• **Your goal**: Could you reproduce, word for word, everything below from the line containing "Equipo de Cámara" down to the line containing "Run The Jewels", with both of those lines included and no others?

BEGIN Dataset records

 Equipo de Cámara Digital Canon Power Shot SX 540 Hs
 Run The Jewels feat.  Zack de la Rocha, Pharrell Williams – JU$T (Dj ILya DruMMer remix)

END Dataset records
BEGIN Dataset records

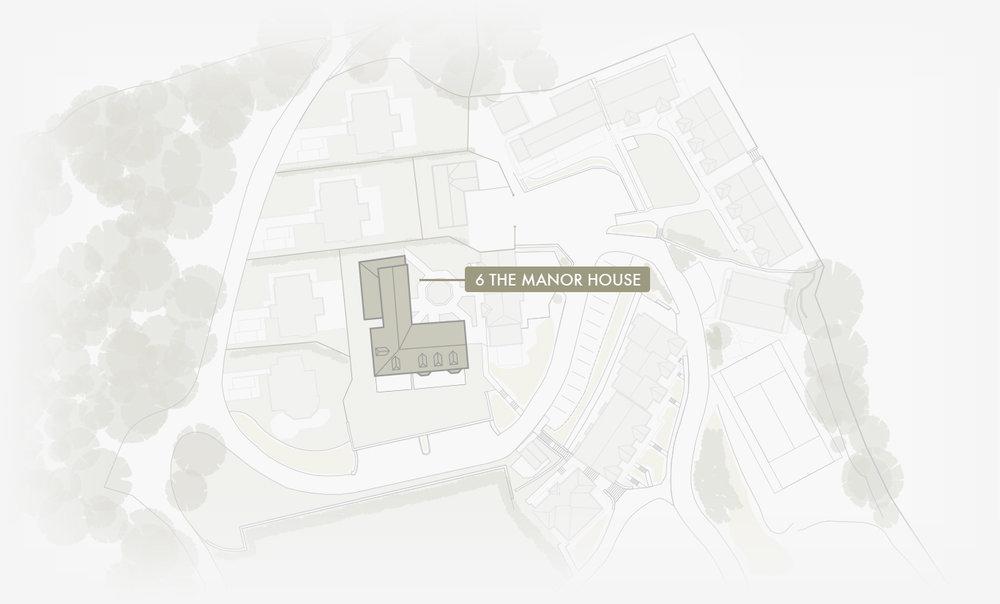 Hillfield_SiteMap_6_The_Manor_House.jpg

END Dataset records
BEGIN Dataset records

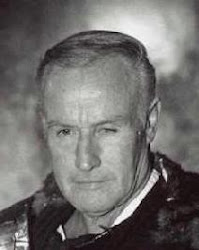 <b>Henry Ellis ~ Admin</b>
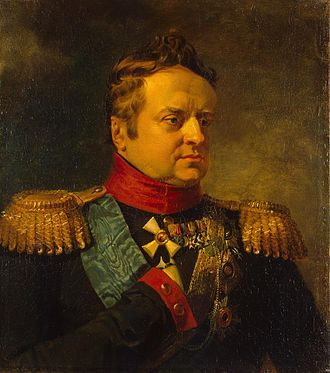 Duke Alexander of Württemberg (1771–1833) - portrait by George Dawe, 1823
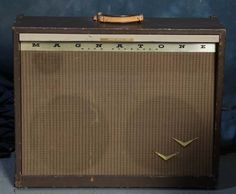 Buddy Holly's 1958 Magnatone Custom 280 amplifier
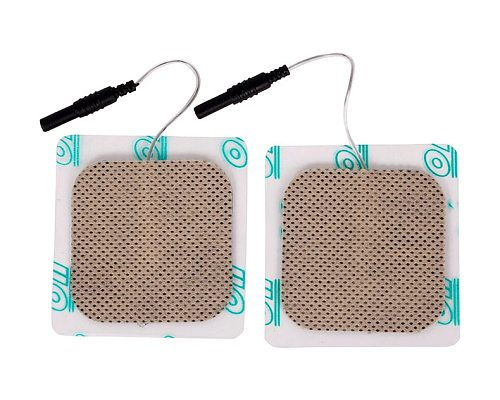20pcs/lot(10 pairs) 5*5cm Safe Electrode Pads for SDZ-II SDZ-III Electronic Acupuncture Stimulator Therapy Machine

END Dataset records

• **The completed task**:
 Equipo de Cámara Digital Canon Power Shot SX 540 Hs
 Run The Jewels feat.  Zack de la Rocha, Pharrell Williams – JU$T (Dj ILya DruMMer remix)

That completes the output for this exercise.